Passage to read:
— START —
Best Budgeting Apps for People Who Hate Bank Connections
Most apps connect to your bank and call it a feature. Finzen connects you to your money and calls it a practice.
The gap nobody talks about
There are two worlds personal finance users are living in: tracking groceries and subscriptions like a budgeter, while also holding ETFs, individual stocks, and a crypto portfolio on the side.
Classic budgeting apps are half-blind. They see your income and expenses, but only one corner of the full picture. They do not see the $12,000 in your brokerage, the Bitcoin that gained 40% this quarter, or whether any of that aligns with how you are spending day to day.
But there is a second problem that gets even less attention: most apps that try to bridge budgeting and investing are built around automation. Your bank syncs. Transactions categorize themselves. You open the app once a week and glance at a dashboard. It feels frictionless, but do you really understand your own habits that way?
With automation, you notice patterns only when something stands out on a chart. When you enter transactions yourself, you notice every purchase as it happens. For example, manually recording late-night food deliveries can make you pause and realize how often they add up. By handling your own entries, you become more aware of your choices and more likely to spot the behavior behind them.
It also does not change anything by itself.
Why automation is not the answer
Finzen’s philosophy starts with a provocative premise: the path to financial clarity is not automation. It is awareness.
Every other app treats manual data entry as a bug. Finzen treats it as the point.
Every transaction you log is an intentional act: a small moment that reconnects you with your money. These moments become a daily habit in just 2-3 minutes.
You choose your account, select the transaction type, and enter the amount. That is it.
At Finzen, we do not give fish, we teach how to catch them. That builds something no algorithm can replicate: a sincere relationship with your assets.
This also makes Finzen one of the most private personal finance apps available. No bank connections means no credentials stored on third-party servers, no Plaid handshakes, and no open authorization tokens floating in the cloud.
The framework: 5 questions to ask any budgeting app
Before downloading anything, run it through this checklist:
1) Does it track investments, not just balances?
— END —
Record extracts:
— START —
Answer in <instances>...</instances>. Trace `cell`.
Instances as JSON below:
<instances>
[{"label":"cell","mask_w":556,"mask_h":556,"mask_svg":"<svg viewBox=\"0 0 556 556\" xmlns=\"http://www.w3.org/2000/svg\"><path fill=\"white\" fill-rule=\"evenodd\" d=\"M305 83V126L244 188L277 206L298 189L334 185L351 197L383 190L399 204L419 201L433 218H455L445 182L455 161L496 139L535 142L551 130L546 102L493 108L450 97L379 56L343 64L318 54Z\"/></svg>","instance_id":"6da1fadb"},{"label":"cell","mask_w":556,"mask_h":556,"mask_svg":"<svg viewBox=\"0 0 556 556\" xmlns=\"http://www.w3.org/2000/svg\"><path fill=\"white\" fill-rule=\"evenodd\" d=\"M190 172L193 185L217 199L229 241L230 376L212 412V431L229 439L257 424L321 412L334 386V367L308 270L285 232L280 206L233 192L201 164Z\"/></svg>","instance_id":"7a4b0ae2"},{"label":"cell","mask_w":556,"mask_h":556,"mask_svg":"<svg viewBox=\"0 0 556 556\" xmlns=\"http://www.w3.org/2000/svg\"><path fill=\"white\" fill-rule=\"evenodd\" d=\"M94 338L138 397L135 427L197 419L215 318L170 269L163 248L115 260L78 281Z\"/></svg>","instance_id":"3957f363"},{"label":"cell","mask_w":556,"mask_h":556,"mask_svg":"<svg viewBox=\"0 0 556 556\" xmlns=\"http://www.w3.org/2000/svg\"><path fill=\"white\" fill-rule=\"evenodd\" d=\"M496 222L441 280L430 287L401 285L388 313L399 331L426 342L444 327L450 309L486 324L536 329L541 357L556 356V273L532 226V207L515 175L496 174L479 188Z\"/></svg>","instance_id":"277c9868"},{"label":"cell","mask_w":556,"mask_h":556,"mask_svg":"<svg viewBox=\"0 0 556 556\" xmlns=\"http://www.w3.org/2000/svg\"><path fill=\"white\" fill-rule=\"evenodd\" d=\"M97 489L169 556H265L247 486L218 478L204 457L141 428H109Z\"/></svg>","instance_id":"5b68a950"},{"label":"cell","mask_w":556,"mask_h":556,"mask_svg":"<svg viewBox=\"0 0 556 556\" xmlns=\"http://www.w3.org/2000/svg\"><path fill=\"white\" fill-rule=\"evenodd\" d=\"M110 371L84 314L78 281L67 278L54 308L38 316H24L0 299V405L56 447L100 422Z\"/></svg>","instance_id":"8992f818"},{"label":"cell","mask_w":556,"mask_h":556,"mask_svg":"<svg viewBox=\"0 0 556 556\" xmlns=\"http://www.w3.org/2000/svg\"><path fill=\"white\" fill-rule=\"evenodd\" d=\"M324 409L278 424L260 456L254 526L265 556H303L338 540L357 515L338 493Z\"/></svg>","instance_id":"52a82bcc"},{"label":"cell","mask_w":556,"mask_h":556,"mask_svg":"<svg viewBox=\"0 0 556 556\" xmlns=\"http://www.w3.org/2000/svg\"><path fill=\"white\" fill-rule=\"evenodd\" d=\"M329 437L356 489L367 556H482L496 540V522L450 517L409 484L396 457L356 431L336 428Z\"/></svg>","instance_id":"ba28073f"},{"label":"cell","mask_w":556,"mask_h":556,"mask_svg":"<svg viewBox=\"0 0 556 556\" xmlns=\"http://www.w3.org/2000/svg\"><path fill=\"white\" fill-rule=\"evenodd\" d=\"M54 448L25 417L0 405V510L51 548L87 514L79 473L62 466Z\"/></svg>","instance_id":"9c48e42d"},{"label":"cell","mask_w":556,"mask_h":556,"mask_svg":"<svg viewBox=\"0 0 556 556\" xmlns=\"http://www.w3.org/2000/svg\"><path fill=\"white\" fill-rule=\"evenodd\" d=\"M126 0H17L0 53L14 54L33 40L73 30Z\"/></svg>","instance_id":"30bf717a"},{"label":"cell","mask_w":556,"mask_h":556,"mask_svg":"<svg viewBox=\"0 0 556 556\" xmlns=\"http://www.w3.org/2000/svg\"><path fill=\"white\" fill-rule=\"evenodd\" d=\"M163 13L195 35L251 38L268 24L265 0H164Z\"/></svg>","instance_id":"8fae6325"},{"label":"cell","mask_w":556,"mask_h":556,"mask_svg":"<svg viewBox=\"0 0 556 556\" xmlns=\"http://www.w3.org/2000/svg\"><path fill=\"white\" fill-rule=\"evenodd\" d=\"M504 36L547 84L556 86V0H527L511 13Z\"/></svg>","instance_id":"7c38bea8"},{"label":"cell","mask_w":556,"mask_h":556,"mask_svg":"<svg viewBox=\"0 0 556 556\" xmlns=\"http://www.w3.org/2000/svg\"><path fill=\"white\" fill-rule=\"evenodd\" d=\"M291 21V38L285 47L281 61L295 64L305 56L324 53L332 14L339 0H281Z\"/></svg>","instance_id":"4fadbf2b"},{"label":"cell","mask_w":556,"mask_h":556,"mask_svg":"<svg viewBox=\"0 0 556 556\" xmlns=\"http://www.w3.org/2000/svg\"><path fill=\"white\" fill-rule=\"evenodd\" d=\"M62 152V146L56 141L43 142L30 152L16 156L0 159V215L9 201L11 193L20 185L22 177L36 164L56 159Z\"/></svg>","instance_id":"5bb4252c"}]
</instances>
— END —
Tasks to carry out:
[1] According to the article on budgeting apps, what steps does a user take to log a transaction in Finzen?
[2] Pick up the budgeting app article after its last line and carry it forward.
The material has nothing to do with the budgeting app article.

Results in order:
[1]
- Choose the account.
- Select the transaction type.
- Enter the amount.

[2]
When you are a regular investor, just seeing budget balances is not enough. Linking a brokerage account is not the same as tracking investment performance. Many apps show a balance; few show return, allocation, or unrealized gains.
2) Does it support stocks and crypto together?
Finzen tracks stocks, ETFs, mutual funds, crypto, indices, futures, physical commodities, and forex in one place, alongside your everyday budget. Most competitors support one asset class and ignore the rest.
3) Can you enter assets manually?
Whether it is pension income, a foreign brokerage account, or a private stake, an app should let you add these manually. Manual entry is not a workaround; for a privacy-first app, it is core architecture.
4) Does it show a unified net worth view?
Budget accounts, investment accounts, and debts should roll up into one picture that answers the three questions that matter most: what am I spending, what am I saving, and how is my wealth growing?
5) Does it actually change your behavior?
This is the question nobody asks. We learn by doing. An app that shows data is not the same as one that builds a habit. The best financial tool is not the one with the most features; it is the one you open every day.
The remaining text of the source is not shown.